Investigation by the State of North Carolina Department of Justice
In the beginning of March 2016, the Company received an investigative demand from the State of North Carolina Department of Justice. The materials requested relate to the Company's Nitropress®, Isuprel® and Cuprimine® products, including documents relating to the production, marketing, distribution, sale and pricing of, and patient assistance programs covering, such products, as well as issues relating to the Company's pricing decisions for certain of its other products. The Company has cooperated with this investigation; although, during 2019, there has been no material activity on the part of the Company with respect to this matter nor has the Company had contact from the State with respect to this matter. The Company cannot predict the outcome or the duration of this investigation or any other legal proceedings or any enforcement actions or other remedies that may be imposed on the Company arising out of this investigation.
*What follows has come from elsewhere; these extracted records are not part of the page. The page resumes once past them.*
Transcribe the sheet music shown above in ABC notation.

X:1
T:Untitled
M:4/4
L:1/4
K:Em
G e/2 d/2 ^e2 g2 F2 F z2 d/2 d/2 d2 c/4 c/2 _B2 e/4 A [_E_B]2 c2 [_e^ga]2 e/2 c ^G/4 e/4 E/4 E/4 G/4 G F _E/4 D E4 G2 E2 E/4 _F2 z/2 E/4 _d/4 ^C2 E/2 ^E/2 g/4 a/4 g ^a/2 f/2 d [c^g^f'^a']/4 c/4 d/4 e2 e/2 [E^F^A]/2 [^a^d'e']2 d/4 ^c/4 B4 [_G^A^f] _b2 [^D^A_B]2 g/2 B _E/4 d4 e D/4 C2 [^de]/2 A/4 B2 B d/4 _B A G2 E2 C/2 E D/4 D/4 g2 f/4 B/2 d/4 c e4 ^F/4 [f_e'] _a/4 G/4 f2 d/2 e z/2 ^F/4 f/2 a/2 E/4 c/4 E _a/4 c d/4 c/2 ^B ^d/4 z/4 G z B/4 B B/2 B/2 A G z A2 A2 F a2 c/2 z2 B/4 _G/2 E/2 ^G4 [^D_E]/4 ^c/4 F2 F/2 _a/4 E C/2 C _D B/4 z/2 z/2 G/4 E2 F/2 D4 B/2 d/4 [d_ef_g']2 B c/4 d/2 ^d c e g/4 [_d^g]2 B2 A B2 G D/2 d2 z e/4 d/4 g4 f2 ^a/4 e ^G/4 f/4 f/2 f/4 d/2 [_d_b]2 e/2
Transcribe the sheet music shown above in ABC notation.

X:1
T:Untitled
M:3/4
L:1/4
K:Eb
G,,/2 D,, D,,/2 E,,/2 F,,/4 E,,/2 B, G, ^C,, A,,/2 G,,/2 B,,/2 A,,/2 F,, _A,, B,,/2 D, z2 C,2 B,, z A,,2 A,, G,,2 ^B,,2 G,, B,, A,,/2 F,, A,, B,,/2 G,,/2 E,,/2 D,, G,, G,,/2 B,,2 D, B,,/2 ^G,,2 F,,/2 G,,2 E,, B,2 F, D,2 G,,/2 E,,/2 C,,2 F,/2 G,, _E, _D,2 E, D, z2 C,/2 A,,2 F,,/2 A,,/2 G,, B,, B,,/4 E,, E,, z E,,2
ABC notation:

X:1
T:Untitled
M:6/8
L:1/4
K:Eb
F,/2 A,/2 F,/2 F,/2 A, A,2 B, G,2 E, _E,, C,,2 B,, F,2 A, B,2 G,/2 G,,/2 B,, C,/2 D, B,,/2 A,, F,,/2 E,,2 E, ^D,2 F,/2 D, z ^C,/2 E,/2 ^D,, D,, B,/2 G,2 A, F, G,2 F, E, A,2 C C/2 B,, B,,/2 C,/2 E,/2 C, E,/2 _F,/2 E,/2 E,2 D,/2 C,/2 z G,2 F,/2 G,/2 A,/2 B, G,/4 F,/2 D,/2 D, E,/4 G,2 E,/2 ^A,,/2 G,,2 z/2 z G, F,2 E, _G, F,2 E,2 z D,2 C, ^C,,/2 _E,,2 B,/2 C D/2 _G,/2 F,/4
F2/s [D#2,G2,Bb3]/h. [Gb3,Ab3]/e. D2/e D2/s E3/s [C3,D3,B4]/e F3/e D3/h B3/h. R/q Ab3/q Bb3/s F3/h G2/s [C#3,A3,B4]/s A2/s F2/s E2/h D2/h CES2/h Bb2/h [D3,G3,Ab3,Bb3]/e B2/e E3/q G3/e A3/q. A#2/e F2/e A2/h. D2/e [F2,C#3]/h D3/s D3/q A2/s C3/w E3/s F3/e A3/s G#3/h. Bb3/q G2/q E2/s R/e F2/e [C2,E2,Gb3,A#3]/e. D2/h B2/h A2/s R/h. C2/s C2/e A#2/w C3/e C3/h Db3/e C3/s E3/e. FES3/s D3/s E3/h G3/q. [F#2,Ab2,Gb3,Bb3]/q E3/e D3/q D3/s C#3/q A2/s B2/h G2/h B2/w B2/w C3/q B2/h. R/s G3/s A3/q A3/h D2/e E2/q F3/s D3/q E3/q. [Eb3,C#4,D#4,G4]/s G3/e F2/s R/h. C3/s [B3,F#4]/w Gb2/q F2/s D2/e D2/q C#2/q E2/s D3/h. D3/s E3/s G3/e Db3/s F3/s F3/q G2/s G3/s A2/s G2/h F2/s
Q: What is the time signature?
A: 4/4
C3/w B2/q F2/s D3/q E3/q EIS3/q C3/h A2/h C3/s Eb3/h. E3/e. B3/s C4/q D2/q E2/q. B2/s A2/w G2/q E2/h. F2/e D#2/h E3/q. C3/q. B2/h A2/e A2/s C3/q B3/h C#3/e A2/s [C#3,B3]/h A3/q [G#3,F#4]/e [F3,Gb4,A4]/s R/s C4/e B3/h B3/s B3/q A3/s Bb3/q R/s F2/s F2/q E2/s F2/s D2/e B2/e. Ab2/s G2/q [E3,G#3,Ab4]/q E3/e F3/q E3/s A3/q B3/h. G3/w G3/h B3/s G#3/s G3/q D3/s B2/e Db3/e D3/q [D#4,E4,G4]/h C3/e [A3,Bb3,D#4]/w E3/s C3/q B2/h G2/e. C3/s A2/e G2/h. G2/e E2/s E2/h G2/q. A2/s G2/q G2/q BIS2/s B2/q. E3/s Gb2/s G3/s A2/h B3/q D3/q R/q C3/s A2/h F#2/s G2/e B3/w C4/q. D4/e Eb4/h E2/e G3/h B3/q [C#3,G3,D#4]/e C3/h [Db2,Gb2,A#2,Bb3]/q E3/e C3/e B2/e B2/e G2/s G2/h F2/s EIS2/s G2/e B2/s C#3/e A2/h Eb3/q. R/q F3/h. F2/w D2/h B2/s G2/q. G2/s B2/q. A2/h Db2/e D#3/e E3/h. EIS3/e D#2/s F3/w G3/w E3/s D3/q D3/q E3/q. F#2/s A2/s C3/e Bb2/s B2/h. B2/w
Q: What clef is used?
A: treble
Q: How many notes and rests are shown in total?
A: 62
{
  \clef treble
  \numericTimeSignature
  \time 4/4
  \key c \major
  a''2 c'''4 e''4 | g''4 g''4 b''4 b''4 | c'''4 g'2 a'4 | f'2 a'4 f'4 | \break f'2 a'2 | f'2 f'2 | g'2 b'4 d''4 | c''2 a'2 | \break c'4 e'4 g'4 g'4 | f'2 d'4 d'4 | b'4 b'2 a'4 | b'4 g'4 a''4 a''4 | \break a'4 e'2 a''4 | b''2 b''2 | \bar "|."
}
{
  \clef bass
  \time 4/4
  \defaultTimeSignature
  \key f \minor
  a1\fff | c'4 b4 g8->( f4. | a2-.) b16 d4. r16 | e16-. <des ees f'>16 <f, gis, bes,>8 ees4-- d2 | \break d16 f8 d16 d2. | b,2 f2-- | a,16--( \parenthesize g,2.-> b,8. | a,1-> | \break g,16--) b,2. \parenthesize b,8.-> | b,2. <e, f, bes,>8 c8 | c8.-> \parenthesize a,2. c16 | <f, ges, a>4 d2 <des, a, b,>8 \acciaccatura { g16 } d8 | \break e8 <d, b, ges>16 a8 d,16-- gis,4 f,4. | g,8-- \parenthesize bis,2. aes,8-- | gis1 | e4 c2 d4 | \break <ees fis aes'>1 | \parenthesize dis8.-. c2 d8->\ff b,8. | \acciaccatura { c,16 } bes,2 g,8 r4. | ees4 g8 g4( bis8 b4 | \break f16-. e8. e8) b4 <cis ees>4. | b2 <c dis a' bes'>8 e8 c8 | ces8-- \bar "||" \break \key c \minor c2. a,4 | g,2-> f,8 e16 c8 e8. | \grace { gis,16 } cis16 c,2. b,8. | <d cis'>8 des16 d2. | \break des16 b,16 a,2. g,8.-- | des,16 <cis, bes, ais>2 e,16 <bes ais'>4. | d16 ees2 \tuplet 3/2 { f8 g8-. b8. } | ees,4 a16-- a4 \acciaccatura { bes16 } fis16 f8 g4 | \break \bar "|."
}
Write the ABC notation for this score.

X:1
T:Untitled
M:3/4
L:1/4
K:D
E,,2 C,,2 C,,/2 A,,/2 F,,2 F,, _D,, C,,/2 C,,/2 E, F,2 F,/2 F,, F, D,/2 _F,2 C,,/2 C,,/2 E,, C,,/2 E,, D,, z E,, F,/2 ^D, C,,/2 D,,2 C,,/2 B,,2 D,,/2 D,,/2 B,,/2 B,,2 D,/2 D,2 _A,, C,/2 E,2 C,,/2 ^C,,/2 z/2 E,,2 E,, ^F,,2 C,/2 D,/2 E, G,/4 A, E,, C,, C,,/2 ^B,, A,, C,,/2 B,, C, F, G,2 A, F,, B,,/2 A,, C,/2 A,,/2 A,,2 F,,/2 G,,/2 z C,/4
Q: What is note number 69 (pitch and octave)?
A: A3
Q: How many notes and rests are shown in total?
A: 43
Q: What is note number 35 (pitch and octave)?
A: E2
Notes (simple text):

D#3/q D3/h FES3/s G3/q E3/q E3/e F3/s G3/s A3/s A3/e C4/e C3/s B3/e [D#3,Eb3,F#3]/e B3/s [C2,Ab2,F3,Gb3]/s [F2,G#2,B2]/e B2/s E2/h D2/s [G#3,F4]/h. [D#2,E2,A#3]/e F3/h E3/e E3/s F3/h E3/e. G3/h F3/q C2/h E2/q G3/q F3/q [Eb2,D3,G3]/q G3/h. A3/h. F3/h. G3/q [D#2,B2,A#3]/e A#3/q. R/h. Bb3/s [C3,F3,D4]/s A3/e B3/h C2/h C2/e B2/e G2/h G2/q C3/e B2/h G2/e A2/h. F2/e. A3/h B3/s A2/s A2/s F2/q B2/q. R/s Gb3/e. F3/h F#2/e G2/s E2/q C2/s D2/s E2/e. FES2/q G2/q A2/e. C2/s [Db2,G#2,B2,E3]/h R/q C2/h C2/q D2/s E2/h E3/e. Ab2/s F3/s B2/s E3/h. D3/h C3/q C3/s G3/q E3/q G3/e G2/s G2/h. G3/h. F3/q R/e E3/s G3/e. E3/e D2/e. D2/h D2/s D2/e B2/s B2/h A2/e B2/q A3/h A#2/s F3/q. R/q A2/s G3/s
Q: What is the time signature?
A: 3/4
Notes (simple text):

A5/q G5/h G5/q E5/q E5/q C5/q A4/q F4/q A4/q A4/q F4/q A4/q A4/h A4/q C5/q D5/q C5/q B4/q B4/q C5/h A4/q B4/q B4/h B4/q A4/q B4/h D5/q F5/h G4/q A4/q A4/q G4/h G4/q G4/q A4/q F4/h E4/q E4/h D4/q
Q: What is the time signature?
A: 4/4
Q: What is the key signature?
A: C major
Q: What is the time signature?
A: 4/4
California Department of Insurance Investigation
On May 4, 2016, B&L International, Inc. (“B&L International”) received from the Office of the California Insurance Commissioner an administrative subpoena to produce books, records and documents. On September 1, 2016, a revised and corrected subpoena, issued to B&L Inc., was received naming that entity in place of B&L International and seeking additional books records and documents. The requested books, records and documents are being requested in connection with an investigation by the California Department of Insurance and relate to, among other things, consulting agreements and financial arrangements between Bausch & Lomb Holdings Incorporated and its subsidiaries (“B&L”) and health care professionals in California, the provision of ocular equipment, including the Victus® femtosecond laser platform, by B&L to health care professionals in California and prescribing data for prescriptions written by health care professionals in California for certain of B&L’s products, including the Crystalens®, Lotemax®, Besivance® and Prolensa®. B&L Inc. and the Company have cooperated with the investigation, although, during 2019, there has been no material activity on the part of either B&L Inc. or the Company with respect to this matter nor has B&L Inc. nor the Company had contact from the California Department of Insurance with respect to this matter. The Company cannot predict the outcome or the duration of this investigation or any other legal proceedings or any enforcement actions or other remedies that may be imposed on the Company arising out of this investigation.